Give back the full material, exactly as it reads.

------ AVAILABLE DATA

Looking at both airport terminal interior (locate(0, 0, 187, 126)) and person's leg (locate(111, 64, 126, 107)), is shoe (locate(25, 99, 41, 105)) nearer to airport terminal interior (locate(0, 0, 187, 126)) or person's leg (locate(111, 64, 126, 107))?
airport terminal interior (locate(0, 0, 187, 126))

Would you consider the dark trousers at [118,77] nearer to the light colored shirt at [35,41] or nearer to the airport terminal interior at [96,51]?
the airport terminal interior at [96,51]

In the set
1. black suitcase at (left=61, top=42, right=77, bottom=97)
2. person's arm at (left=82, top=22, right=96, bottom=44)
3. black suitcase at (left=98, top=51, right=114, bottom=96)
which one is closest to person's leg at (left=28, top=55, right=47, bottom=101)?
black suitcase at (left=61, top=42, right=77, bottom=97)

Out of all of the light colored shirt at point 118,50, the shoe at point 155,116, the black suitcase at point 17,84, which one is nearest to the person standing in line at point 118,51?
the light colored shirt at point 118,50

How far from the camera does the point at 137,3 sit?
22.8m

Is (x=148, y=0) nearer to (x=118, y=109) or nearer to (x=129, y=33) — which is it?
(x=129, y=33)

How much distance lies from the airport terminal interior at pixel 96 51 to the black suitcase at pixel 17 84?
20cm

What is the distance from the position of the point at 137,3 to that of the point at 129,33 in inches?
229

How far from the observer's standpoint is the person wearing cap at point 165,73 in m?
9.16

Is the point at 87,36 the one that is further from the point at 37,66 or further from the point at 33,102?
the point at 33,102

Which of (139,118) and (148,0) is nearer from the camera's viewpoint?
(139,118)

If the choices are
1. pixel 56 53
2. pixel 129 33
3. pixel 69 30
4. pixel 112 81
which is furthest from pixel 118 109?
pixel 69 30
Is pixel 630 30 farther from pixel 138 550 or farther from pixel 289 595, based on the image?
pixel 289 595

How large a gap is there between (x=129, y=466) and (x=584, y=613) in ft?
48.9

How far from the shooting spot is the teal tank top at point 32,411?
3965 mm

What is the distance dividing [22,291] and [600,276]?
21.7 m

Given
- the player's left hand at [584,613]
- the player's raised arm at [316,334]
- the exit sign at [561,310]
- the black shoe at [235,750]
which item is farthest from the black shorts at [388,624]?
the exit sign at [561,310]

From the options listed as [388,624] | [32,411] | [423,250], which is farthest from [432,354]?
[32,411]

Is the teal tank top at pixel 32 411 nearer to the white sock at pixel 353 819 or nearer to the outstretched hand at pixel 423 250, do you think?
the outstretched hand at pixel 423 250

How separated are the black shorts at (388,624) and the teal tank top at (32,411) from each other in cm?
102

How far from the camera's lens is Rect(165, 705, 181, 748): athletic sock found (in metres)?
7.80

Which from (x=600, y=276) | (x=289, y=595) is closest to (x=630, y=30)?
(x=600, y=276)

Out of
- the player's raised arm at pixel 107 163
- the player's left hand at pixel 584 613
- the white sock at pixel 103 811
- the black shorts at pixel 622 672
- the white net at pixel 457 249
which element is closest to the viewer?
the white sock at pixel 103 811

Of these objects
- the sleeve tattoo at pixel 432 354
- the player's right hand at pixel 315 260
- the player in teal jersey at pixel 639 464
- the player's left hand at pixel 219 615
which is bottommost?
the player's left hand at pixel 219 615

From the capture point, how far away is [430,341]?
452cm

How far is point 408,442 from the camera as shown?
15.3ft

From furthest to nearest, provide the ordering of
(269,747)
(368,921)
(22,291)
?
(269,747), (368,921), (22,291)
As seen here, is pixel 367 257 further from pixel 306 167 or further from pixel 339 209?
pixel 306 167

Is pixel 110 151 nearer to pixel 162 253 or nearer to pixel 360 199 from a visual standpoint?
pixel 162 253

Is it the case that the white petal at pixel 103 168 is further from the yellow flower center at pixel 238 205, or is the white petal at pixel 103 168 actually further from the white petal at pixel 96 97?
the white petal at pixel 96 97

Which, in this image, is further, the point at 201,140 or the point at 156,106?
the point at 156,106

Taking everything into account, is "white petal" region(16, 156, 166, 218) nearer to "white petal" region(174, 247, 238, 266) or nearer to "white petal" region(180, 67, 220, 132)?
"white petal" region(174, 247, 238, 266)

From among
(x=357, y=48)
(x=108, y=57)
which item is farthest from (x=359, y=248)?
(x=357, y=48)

------------

CORRECT RESULT =>
Looking at both airport terminal interior (locate(0, 0, 187, 126)) and person's leg (locate(111, 64, 126, 107)), is shoe (locate(25, 99, 41, 105)) nearer to airport terminal interior (locate(0, 0, 187, 126)) or person's leg (locate(111, 64, 126, 107))?
airport terminal interior (locate(0, 0, 187, 126))

Would you consider the dark trousers at [118,77] nearer to the light colored shirt at [35,41] or nearer to the airport terminal interior at [96,51]?
the airport terminal interior at [96,51]

In the set
1. black suitcase at (left=61, top=42, right=77, bottom=97)
2. person's arm at (left=82, top=22, right=96, bottom=44)
3. black suitcase at (left=98, top=51, right=114, bottom=96)
which one is closest to person's leg at (left=28, top=55, right=47, bottom=101)?
black suitcase at (left=61, top=42, right=77, bottom=97)

Out of all of the light colored shirt at point 118,50, the shoe at point 155,116, the black suitcase at point 17,84, which one is nearest to the person standing in line at point 118,51?
the light colored shirt at point 118,50

How far from the camera does the point at 137,3 sit?
22.8m

Is (x=148, y=0) nearer to (x=118, y=109) or nearer to (x=129, y=33) — which is it?
(x=129, y=33)

How much distance lies from the airport terminal interior at pixel 96 51 to the black suitcase at pixel 17 84?
20cm

What is the distance from the position of the point at 137,3 to that of the point at 129,33 in inches?
229

How far from the observer's standpoint is the person wearing cap at point 165,73 in m?
9.16

Is the point at 87,36 the one that is further from the point at 37,66 or further from the point at 33,102?
the point at 33,102

Which of (139,118) and (148,0) is nearer from the camera's viewpoint?
(139,118)

If the choices are
1. pixel 56 53
2. pixel 129 33
3. pixel 69 30
4. pixel 112 81
which is furthest from pixel 118 109?
pixel 69 30
Is pixel 630 30 farther from pixel 138 550 or farther from pixel 289 595, based on the image?
pixel 289 595

How large a gap is there between (x=129, y=466) and (x=584, y=613) in ft?
48.9

How far from the shooting spot is the teal tank top at point 32,411?
3965 mm

What is the distance dividing [22,291] and [600,276]?
21.7 m

Given
- the player's left hand at [584,613]
- the player's raised arm at [316,334]
- the exit sign at [561,310]
- the black shoe at [235,750]
which item is farthest from the black shorts at [388,624]?
the exit sign at [561,310]

From the options listed as [388,624] | [32,411] | [423,250], which is farthest from [432,354]?
[32,411]

Is the teal tank top at pixel 32 411 nearer to the white sock at pixel 353 819 or nearer to the outstretched hand at pixel 423 250, do you think?
the outstretched hand at pixel 423 250

How separated are the black shorts at (388,624) and the teal tank top at (32,411) from each other in cm?
102

How far from the camera's lens is Rect(165, 705, 181, 748): athletic sock found (in metres)?
7.80

Which from (x=600, y=276) | (x=289, y=595) is closest to (x=630, y=30)?
(x=600, y=276)

Out of
- the player's raised arm at pixel 107 163
- the player's left hand at pixel 584 613
- the white sock at pixel 103 811
- the black shorts at pixel 622 672
- the white net at pixel 457 249
which element is closest to the viewer?
the white sock at pixel 103 811

Of these objects
- the sleeve tattoo at pixel 432 354
- the player's right hand at pixel 315 260
- the player in teal jersey at pixel 639 464
- the player's left hand at pixel 219 615
which is bottommost?
the player's left hand at pixel 219 615

From the capture point, how far away is [430,341]?
452cm

How far is point 408,442 from the camera as shown?
15.3ft

From furthest to nearest, provide the ordering of
(269,747)
(368,921)
(22,291)
?
(269,747), (368,921), (22,291)
As seen here, is pixel 367 257 further from pixel 306 167 or further from pixel 339 209?
pixel 306 167

Is pixel 110 151 nearer to pixel 162 253 or nearer to pixel 360 199 from a visual standpoint?
pixel 162 253

Is it the case that the white petal at pixel 103 168 is further from the yellow flower center at pixel 238 205, or is the white petal at pixel 103 168 actually further from the white petal at pixel 96 97?
the white petal at pixel 96 97

Which, in this image, is further, the point at 201,140 or the point at 156,106?
the point at 156,106

Taking everything into account, is "white petal" region(16, 156, 166, 218) nearer to "white petal" region(174, 247, 238, 266) or nearer to "white petal" region(180, 67, 220, 132)?
"white petal" region(174, 247, 238, 266)

From among
(x=357, y=48)
(x=108, y=57)
which item is farthest from (x=359, y=248)?
(x=357, y=48)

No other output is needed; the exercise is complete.